Polo médico importante nas regiões Nordeste e Norte do país, o Recife vem tentando atrair também os chamados “turistas de saúde” estrangeiros para realizarem procedimentos médicos. A tarefa não é fácil; demanda investimento na melhoria do atendimento dos hospitais e clínicas locais (incluindo a capacitação em língua estrangeira dos profissionais) e atração de mais voos diretos internacionais, além de grande aporte em publicidade no exterior.

“Os hospitais são bons e com qualidade equivalente aos melhores hospitais do mundo. Algo que dificulta é a pouca quantidade de voos diretos para o Recife. Se alguém tem que parar em São Paulo e fazer uma conexão para chegar aqui, essa pessoa vai se tratar em São Paulo. É mais fácil chegar lá e se tratar, por exemplo, num hospital como o Sírio-Libanês”, analisa o consultor norte-americano em saúde profissional Ruben Toral, que está no Recife há uma semana analisando o potencial da capital pernambucana para o turismo de saúde.

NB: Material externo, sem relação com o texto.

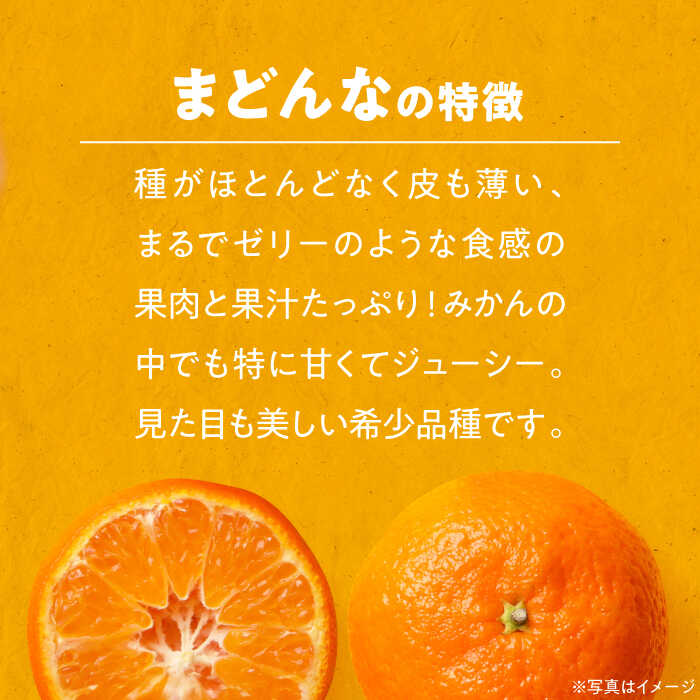 まどんなの特徴

種がほとんどなく皮も薄い、まるでゼリーのような食感の果肉と果汁たっぷり！みかんの中でも特に甘くてジューシー。見た目も美しい希少品種です。

※写真はイメージ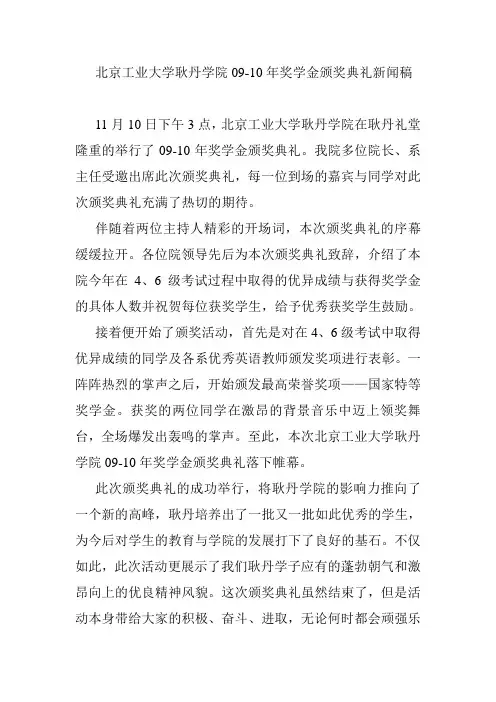 北京工业大学耿丹学院 09-10 年奖学金颁奖典礼新闻稿

11 月 10 日下午 3 点，北京工业大学耿丹学院在耿丹礼堂隆重的举行了 09-10 年奖学金颁奖典礼。我院多位院长、系主任受邀出席此次颁奖典礼，每一位到场的嘉宾与同学对此次颁奖典礼充满了热切的期待。

伴随着两位主持人精彩的开场词，本次颁奖典礼的序幕缓缓拉开。各位院领导先后为本次颁奖典礼致辞，介绍了本院今年在 4、6 级考试过程中取得的优异成绩与获得奖学金的具体人数并祝贺每位获奖学生，给予优秀获奖学生鼓励。

接着便开始了颁奖活动，首先是对在 4、6 级考试中取得优异成绩的同学及各系优秀英语教师颁发奖项进行表彰。一阵阵热烈的掌声之后，开始颁发最高荣誉奖项——国家特等奖学金。获奖的两位同学在激昂的背景音乐中迈上领奖舞台，全场爆发出轰鸣的掌声。至此，本次北京工业大学耿丹学院 09-10 年奖学金颁奖典礼落下帷幕。

此次颁奖典礼的成功举行，将耿丹学院的影响力推向了一个新的高峰，耿丹培养出了一批又一批如此优秀的学生，为今后对学生的教育与学院的发展打下了良好的基石。不仅如此，此次活动更展示了我们耿丹学子应有的蓬勃朝气和激昂向上的优良精神风貌。这次颁奖典礼虽然结束了，但是活动本身带给大家的积极、奋斗、进取，无论何时都会顽强乐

Toral participa hoje do evento “Pernambuco na rota do turismo de saúde”, promovido pela Câmara Americana de Comércio (Amcham-Recife) e pela Secretaria de Turismo de Pernambuco, na Arcádia Recepções, no bairro de Boa Viagem. Na sua avaliação, o investimento dos hospitais que querem disputar esse mercado de saúde internacional é de médio e longo prazo, numa disputa acirrada com destinos mais baratos e equivalentes em qualidade.

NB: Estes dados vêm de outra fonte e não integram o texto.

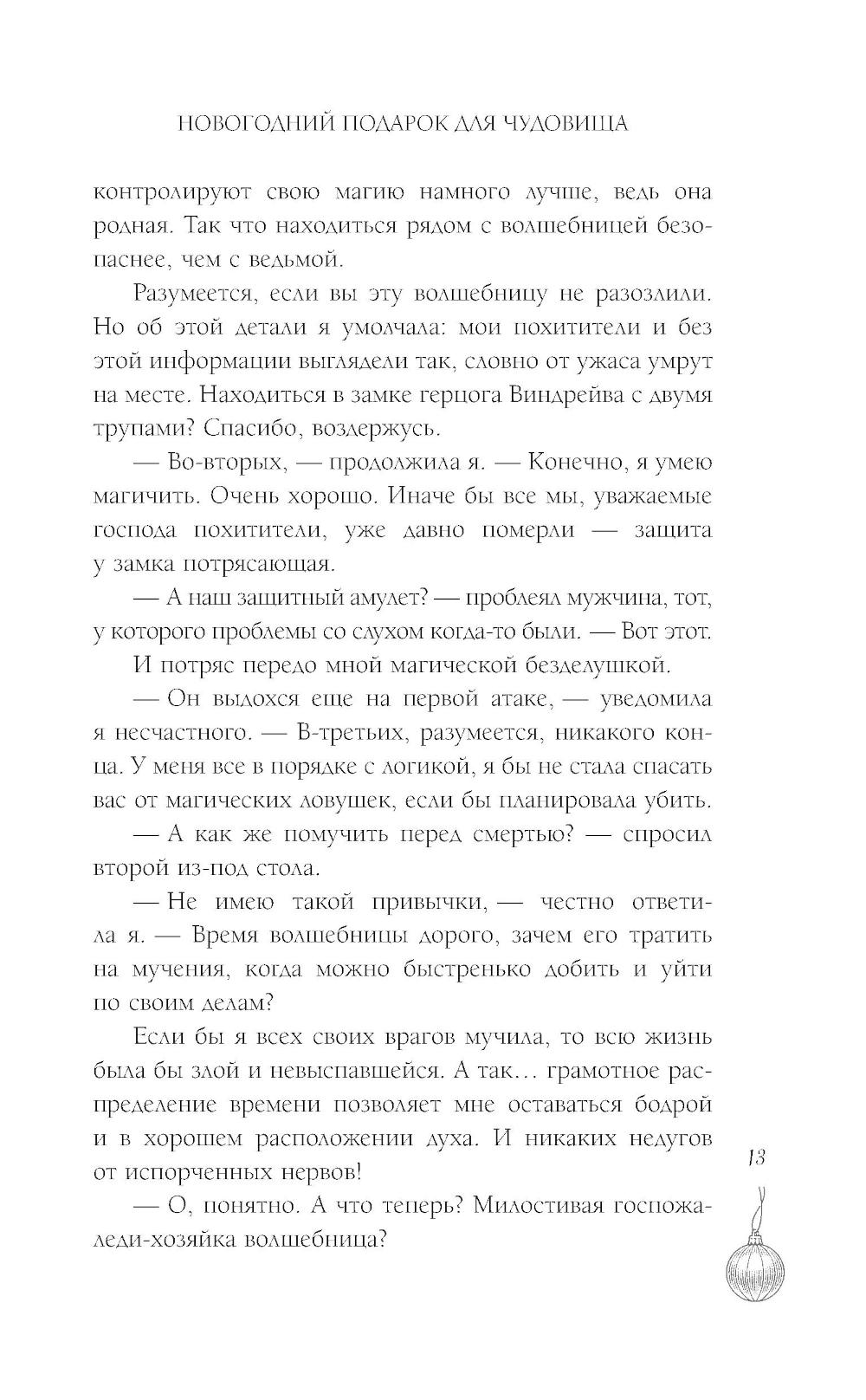 НОВОГОДНИЙ ПОДАРОК ДЛЯ ЧУДОВИЩА

контролируют свою магию намного лучше, ведь она родная. Так что находиться рядом с волшебницей безопаснее, чем с ведьмой.

Разумеется, если вы эту волшебницу не разозлили. Но об этой детали я умолчала: мои похитители и без этой информации выглядели так, словно от ужаса умрут на месте. Находиться в замке герцога Виндрейва с двумя трупами? Спасибо, воздержусь.

— Во-вторых, — продолжила я. — Конечно, я умею магичить. Очень хорошо. Иначе бы все мы, уважаемые господа похитители, уже давно померли — защита у замка потрясающая.

— А наш защитный амулет? — проблеял мужчина, тот, у которого проблемы со слухом когда-то были. — Вот этот.

И потряс передо мной магической безделушкой.

— Он выдохся еще на первой атаке, — уведомила я несчастного. — В-третьих, разумеется, никакого конца. У меня все в порядке с логикой, я бы не стала спасать вас от магических ловушек, если бы планировала убить.

— А как же помучить перед смертью? — спросил второй из-под стола.

— Не имею такой привычки, — честно ответила я. — Время волшебницы дорого, зачем его тратить на мучения, когда можно быстренько добить и уйти по своим делам?

Если бы я всех своих врагов мучила, то всю жизнь была бы злой и невыспавшейся. А так… грамотное распределение времени позволяет мне оставаться бодрой и в хорошем расположении духа. И никаких недугов от испорченных нервов!

— О, понятно. А что теперь? Милостивая госпожа-леди-хозяйка волшебница?

13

“O Brasil disputa com destinos como a Índia, a Tailândia, as Filipinas, a Malásia e o México. Apenas a Tailândia recebe 1,4 milhão de turistas de saúde por ano, enquanto as Filipinas recebem 450 mil pessoas”, completa Ruben Toral, para quem um país com potencial para o Brasil é Angola, que também fala português. “É mais fácil para os hospitais locais atraírem os clientes da região, que representam 85% do público, com tendência de crescimento, devido ao crescimento econômico de Pernambuco”, analisa o consultor, que destaca a cirurgia plástica entre as especialidades nas quais o Brasil é mais conhecido no mundo.

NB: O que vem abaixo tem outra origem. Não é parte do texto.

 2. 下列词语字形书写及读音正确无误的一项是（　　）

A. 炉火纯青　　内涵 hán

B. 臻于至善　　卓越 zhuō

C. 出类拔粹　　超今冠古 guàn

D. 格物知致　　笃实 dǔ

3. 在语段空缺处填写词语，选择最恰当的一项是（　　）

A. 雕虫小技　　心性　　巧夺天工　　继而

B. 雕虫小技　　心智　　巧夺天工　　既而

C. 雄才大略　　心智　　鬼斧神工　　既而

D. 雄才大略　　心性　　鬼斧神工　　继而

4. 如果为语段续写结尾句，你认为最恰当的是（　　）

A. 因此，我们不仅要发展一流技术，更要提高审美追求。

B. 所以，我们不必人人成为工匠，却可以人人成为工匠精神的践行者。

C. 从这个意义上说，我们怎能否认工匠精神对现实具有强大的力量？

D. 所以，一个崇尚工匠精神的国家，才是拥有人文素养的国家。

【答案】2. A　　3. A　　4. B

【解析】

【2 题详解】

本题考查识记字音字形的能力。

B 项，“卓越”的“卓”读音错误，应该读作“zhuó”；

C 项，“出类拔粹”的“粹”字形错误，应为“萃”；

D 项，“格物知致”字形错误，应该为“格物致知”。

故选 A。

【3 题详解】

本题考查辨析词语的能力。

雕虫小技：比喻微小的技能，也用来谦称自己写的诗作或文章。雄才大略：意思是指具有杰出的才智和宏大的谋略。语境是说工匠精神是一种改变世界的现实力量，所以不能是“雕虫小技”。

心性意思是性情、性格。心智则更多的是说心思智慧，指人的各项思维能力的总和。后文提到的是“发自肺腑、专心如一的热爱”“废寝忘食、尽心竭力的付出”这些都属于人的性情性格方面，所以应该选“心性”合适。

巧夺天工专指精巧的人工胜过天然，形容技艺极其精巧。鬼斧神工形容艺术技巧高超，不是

Segundo dados da Secretaria de Turismo, hoje em dia 7% dos turistas que chegam a Pernambuco vêm para fazer algum tratamento médico e/ou estético. A maioria da região Nordeste e de estados do Norte e do Centro-Oeste. “Estamos consolidando uma estratégia de fomento deste segmento. Acreditamos que existe um potencial que pode ser explorado. Esses visitantes movimentam uma cadeia produtiva importante para o estado”, considera Alberto Feitosa, secretário de Turismo de Pernambuco. Ele reconhece os gargalos para atrair os visitantes estrangeiros, mas acredita que podem ser solucionados. (Juliana Cavalcanti).